◆ Challenge
Your task is to print the material below exactly as presented.

─── Items ───

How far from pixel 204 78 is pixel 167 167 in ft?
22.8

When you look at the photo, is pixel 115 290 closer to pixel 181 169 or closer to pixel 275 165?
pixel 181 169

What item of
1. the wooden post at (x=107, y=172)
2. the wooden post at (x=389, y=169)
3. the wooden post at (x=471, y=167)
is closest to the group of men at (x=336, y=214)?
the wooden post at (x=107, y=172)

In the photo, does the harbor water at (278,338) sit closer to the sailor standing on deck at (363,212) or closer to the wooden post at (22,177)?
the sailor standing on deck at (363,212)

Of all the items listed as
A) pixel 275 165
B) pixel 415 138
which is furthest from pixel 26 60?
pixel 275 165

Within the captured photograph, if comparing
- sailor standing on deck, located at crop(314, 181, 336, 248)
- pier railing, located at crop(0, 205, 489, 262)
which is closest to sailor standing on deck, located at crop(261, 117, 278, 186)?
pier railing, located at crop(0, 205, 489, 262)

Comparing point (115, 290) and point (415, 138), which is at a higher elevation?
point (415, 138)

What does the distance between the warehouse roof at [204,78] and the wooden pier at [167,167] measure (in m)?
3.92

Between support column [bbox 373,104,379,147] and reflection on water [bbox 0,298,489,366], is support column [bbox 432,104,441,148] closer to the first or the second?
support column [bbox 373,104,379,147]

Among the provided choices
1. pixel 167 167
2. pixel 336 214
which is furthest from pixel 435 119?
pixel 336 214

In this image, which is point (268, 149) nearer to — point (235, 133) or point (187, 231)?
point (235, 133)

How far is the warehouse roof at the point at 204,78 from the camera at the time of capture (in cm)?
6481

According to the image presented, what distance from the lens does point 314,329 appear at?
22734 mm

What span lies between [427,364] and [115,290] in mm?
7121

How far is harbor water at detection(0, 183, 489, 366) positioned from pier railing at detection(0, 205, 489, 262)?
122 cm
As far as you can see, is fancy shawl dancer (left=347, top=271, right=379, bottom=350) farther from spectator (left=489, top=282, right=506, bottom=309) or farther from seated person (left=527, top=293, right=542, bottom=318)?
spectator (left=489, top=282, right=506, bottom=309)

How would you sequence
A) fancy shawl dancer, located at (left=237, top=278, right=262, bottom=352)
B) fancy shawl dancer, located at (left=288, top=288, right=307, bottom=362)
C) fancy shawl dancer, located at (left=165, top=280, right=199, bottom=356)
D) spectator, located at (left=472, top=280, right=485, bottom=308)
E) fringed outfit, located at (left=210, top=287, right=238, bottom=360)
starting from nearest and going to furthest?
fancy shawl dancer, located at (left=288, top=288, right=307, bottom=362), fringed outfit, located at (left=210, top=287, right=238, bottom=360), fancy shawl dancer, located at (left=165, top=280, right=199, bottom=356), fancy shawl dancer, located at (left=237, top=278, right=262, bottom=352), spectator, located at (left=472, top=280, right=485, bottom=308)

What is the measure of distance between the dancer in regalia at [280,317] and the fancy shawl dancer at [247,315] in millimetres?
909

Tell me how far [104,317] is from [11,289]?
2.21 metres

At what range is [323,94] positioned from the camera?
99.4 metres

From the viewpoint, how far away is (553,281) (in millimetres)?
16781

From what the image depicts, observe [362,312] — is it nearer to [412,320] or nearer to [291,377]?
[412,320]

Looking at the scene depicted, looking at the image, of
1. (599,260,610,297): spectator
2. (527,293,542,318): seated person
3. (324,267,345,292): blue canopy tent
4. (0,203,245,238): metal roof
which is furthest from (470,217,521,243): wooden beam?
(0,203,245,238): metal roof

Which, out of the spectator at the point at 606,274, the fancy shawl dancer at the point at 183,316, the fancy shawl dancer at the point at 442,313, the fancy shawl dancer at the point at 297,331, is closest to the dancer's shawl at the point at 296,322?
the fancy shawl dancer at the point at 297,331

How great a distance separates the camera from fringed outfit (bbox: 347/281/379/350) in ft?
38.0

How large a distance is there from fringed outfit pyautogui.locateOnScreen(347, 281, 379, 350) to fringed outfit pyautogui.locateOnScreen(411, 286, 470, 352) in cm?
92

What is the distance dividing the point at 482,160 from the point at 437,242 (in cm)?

───

◆ Exercise answer
How far from pixel 204 78 is pixel 167 167 in ft?
22.8

When you look at the photo, is pixel 115 290 closer to pixel 181 169 or closer to pixel 275 165?
pixel 181 169

What item of
1. the wooden post at (x=107, y=172)
2. the wooden post at (x=389, y=169)
3. the wooden post at (x=471, y=167)
is closest to the group of men at (x=336, y=214)?
the wooden post at (x=107, y=172)

In the photo, does the harbor water at (278,338) sit closer to the sailor standing on deck at (363,212) or closer to the wooden post at (22,177)?
the sailor standing on deck at (363,212)

Of all the items listed as
A) pixel 275 165
B) pixel 415 138
which is furthest from pixel 26 60?
pixel 275 165

Within the captured photograph, if comparing
- sailor standing on deck, located at crop(314, 181, 336, 248)
- pier railing, located at crop(0, 205, 489, 262)
which is closest to sailor standing on deck, located at crop(261, 117, 278, 186)?
pier railing, located at crop(0, 205, 489, 262)

Comparing point (115, 290) and point (415, 138), which is at a higher elevation?
point (415, 138)

What does the distance between the warehouse roof at [204,78] and the wooden pier at [167,167] measure (in m)?
3.92

Between support column [bbox 373,104,379,147] and reflection on water [bbox 0,298,489,366], is support column [bbox 432,104,441,148] closer to the first or the second?
support column [bbox 373,104,379,147]

Among the provided choices
1. pixel 167 167
2. pixel 336 214
which is furthest from pixel 435 119?
pixel 336 214

In this image, which is point (268, 149) nearer to — point (235, 133) or point (187, 231)?
point (235, 133)

How far is the warehouse roof at the point at 204,78 from the camera at the time of capture (in cm)?
6481

According to the image presented, what distance from the lens does point 314,329 appear at?
22734 mm

What span lies between [427,364] and [115,290] in mm?
7121

How far is harbor water at detection(0, 183, 489, 366) positioned from pier railing at detection(0, 205, 489, 262)?
122 cm
As far as you can see, is fancy shawl dancer (left=347, top=271, right=379, bottom=350) farther from spectator (left=489, top=282, right=506, bottom=309) or farther from seated person (left=527, top=293, right=542, bottom=318)?
spectator (left=489, top=282, right=506, bottom=309)

How would you sequence
A) fancy shawl dancer, located at (left=237, top=278, right=262, bottom=352)
B) fancy shawl dancer, located at (left=288, top=288, right=307, bottom=362)
C) fancy shawl dancer, located at (left=165, top=280, right=199, bottom=356)
D) spectator, located at (left=472, top=280, right=485, bottom=308)
E) fringed outfit, located at (left=210, top=287, right=238, bottom=360)
starting from nearest and going to furthest?
fancy shawl dancer, located at (left=288, top=288, right=307, bottom=362), fringed outfit, located at (left=210, top=287, right=238, bottom=360), fancy shawl dancer, located at (left=165, top=280, right=199, bottom=356), fancy shawl dancer, located at (left=237, top=278, right=262, bottom=352), spectator, located at (left=472, top=280, right=485, bottom=308)

What is the measure of distance between the dancer in regalia at [280,317] and the fancy shawl dancer at [247,315] in millimetres?
909

Tell me how far [104,317] is from [11,289]?
2.21 metres

At what range is [323,94] positioned from the camera?
99.4 metres

From the viewpoint, how far away is (553,281) (in millimetres)?
16781

From what the image depicts, observe [362,312] — is it nearer to [412,320] or nearer to [291,377]?
[412,320]

Looking at the scene depicted, looking at the image, of
1. (599,260,610,297): spectator
2. (527,293,542,318): seated person
3. (324,267,345,292): blue canopy tent
4. (0,203,245,238): metal roof
which is furthest from (470,217,521,243): wooden beam?
(0,203,245,238): metal roof

Which, out of the spectator at the point at 606,274, the fancy shawl dancer at the point at 183,316, the fancy shawl dancer at the point at 442,313, the fancy shawl dancer at the point at 297,331, is closest to the dancer's shawl at the point at 296,322?
the fancy shawl dancer at the point at 297,331

How great a distance separates the camera from fringed outfit (bbox: 347/281/379/350) in ft?
38.0

How large a distance is there from fringed outfit pyautogui.locateOnScreen(347, 281, 379, 350) to fringed outfit pyautogui.locateOnScreen(411, 286, 470, 352) in cm?
92

What is the distance dividing the point at 482,160 from the point at 437,242 (in cm)?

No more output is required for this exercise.